Bulletins

What can we learn from 50 years of selling backdoors?

A new report from The Washington Post claims that the CIA secretly owned an encryption firm between 1970 and 2018, and used the company to put backdoors in other nation's equipment. As concern around modern encryption grows ever louder, it's a reminder that this is well-trod territory.

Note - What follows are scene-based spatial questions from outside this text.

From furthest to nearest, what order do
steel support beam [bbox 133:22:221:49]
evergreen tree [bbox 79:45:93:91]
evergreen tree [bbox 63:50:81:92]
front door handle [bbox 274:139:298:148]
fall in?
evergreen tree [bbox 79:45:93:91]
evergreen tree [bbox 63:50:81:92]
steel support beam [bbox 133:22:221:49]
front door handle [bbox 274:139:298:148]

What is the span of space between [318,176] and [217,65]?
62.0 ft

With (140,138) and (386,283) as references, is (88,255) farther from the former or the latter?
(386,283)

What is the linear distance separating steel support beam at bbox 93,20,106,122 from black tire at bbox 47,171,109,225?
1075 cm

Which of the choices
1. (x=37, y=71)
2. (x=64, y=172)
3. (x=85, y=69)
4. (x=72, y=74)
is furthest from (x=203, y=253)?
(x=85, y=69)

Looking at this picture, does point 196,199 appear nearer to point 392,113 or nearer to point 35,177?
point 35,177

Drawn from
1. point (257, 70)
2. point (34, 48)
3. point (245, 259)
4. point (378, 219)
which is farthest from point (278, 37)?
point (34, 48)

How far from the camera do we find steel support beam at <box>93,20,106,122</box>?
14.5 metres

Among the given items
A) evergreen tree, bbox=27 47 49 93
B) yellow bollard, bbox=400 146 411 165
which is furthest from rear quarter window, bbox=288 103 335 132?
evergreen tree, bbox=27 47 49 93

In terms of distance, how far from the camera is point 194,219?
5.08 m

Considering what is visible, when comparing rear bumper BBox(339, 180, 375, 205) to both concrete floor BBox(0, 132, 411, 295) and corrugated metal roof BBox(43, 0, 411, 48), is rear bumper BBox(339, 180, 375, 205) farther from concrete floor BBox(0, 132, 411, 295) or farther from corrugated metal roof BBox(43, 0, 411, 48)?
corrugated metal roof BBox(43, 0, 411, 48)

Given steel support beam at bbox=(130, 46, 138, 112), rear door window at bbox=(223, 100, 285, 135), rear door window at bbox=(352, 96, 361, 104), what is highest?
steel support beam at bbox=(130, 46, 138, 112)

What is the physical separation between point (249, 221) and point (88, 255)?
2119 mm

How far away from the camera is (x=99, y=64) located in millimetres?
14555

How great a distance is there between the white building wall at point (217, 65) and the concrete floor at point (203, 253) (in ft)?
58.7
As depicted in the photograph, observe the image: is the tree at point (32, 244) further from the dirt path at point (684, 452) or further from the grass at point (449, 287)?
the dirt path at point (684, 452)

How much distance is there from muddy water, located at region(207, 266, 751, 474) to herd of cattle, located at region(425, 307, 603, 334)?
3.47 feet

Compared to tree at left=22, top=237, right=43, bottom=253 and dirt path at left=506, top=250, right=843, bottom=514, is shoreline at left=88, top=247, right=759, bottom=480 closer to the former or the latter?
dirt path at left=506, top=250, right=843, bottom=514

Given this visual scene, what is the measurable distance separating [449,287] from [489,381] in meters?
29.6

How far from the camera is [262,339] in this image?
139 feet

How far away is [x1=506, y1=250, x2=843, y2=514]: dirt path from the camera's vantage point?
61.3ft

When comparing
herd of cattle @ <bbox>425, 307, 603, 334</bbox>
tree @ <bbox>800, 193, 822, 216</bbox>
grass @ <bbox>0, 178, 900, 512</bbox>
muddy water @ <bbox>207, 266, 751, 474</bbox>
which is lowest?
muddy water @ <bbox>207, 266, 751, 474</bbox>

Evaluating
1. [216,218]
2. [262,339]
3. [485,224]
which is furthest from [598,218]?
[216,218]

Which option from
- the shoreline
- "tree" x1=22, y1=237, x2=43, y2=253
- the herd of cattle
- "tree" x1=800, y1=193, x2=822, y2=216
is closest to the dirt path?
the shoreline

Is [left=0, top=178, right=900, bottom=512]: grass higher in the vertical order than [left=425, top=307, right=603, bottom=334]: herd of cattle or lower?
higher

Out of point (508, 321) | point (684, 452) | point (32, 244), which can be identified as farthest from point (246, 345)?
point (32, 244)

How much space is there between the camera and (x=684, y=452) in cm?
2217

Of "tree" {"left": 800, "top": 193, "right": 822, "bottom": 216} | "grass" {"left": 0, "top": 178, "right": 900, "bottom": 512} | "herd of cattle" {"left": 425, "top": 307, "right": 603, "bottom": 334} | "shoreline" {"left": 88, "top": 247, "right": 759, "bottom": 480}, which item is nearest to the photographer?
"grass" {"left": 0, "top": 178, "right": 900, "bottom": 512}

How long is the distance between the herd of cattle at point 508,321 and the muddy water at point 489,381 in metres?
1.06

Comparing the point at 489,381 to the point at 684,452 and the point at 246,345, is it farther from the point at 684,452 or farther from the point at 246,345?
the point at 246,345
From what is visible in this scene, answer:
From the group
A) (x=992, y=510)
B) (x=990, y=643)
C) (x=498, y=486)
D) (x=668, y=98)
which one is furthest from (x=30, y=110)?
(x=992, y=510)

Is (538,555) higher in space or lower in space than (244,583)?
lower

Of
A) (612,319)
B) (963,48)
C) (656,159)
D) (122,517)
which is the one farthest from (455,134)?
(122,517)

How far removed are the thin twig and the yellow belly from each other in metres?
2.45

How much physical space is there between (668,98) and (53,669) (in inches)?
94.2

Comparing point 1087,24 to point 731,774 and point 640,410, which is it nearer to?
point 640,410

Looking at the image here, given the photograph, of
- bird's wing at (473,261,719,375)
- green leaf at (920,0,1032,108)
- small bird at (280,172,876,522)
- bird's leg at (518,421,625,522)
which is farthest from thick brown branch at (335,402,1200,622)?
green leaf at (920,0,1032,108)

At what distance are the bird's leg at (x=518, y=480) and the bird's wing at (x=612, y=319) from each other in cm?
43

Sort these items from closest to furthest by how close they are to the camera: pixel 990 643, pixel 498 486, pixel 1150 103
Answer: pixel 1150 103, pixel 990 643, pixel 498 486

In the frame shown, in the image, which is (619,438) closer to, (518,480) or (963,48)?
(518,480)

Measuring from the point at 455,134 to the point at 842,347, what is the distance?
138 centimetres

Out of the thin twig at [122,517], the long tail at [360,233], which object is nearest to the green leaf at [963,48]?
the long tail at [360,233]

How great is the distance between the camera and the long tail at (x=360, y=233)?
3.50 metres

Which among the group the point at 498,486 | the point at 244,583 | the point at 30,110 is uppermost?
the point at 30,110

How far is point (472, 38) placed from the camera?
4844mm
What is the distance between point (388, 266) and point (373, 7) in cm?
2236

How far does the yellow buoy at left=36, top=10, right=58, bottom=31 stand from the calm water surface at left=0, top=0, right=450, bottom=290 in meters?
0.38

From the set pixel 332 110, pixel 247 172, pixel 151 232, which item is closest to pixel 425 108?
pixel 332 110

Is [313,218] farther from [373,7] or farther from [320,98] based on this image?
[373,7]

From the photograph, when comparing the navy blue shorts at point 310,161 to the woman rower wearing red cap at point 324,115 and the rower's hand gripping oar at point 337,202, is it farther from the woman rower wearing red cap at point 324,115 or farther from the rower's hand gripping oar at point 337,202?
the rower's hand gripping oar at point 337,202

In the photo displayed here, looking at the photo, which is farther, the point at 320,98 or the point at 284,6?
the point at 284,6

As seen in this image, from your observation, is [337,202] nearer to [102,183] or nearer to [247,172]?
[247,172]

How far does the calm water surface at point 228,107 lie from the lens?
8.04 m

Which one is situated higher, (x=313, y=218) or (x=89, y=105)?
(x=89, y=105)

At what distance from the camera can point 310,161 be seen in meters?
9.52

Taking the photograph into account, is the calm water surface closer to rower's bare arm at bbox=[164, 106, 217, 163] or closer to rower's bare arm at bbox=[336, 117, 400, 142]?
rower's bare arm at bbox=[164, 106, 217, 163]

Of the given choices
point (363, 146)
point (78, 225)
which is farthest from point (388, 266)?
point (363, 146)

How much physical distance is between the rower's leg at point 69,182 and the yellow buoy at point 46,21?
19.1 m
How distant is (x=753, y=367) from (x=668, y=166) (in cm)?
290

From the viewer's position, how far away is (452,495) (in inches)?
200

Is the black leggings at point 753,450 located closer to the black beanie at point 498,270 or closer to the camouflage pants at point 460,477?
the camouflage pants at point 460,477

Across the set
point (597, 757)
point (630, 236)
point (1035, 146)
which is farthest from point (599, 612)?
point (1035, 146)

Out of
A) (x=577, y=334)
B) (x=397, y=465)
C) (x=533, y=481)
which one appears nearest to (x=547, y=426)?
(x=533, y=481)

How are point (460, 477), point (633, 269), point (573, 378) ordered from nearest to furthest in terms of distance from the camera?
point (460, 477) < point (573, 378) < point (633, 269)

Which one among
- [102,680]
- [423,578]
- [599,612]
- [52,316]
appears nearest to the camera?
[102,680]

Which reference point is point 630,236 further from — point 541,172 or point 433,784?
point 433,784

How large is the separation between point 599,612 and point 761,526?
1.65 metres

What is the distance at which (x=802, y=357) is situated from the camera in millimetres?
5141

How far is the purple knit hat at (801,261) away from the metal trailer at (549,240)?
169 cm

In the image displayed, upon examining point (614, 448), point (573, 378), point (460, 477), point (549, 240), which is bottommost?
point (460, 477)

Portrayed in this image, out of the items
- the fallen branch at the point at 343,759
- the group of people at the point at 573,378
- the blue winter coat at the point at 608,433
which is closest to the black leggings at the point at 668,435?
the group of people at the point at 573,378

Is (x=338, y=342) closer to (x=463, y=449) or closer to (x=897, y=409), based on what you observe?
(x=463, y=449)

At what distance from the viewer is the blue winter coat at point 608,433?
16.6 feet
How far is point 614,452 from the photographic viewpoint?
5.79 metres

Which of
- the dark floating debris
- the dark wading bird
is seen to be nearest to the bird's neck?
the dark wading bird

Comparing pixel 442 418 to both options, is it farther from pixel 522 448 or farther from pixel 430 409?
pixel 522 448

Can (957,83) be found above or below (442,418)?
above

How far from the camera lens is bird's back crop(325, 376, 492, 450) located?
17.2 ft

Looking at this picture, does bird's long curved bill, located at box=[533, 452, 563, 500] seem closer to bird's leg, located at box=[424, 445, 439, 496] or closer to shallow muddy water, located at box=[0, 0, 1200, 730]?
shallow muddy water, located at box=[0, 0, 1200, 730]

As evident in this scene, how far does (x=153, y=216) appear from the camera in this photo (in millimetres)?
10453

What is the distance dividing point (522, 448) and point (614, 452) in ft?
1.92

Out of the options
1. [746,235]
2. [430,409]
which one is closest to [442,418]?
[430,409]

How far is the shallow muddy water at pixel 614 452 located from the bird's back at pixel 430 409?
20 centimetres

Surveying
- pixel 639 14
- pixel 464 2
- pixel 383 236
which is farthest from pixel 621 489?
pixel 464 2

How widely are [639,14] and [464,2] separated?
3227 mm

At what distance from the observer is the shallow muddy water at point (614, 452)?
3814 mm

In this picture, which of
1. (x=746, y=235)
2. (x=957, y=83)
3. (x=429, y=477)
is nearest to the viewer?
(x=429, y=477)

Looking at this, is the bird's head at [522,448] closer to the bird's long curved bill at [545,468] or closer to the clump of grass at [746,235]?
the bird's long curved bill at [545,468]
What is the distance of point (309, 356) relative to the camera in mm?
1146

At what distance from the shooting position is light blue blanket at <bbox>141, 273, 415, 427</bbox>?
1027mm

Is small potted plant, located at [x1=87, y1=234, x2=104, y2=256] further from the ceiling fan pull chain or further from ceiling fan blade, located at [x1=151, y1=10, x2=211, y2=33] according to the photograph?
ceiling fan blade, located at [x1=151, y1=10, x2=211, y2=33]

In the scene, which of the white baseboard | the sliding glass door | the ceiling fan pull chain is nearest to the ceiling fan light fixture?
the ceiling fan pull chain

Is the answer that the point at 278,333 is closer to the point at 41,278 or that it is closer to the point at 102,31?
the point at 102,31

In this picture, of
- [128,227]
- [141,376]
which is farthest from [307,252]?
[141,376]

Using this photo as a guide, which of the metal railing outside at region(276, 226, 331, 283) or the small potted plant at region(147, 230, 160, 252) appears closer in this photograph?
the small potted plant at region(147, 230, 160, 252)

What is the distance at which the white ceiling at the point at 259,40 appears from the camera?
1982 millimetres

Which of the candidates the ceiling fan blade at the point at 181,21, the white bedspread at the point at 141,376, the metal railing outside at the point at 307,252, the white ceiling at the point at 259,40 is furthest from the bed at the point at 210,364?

  • A Swiss company, Crypto AG, sold encryption equipment to over 120 countries, including Iran, India, and Japan. That equipment was, according to the Post, "rigged" so the CIA and West German intelligence agencies could intercept supposedly encrypted communications.
  • Other companies were allegedly involved, too. Siemens reportedly took 5% of Crypto AG's sales in exchange for advising the company, while Motorola is said to have helped fix some of its products. Motorola's CEO, the Post says, was aware of the company's link to the CIA.
  • The newspaper also claims that the CIA owned at least one other security firm, though it doesn't have more specific details about it.
  • The investigation serves to demonstrate that modern concerns about encryption — whether it's WhatsApp vulnerabilities that were allegedly used to hack Jeff Bezos' iPhone, fears about China spying via Huawei's 5G equipment, or the Trump administration's demands for Apple to build backdoors — are based on justified concerns about how government agencies operate.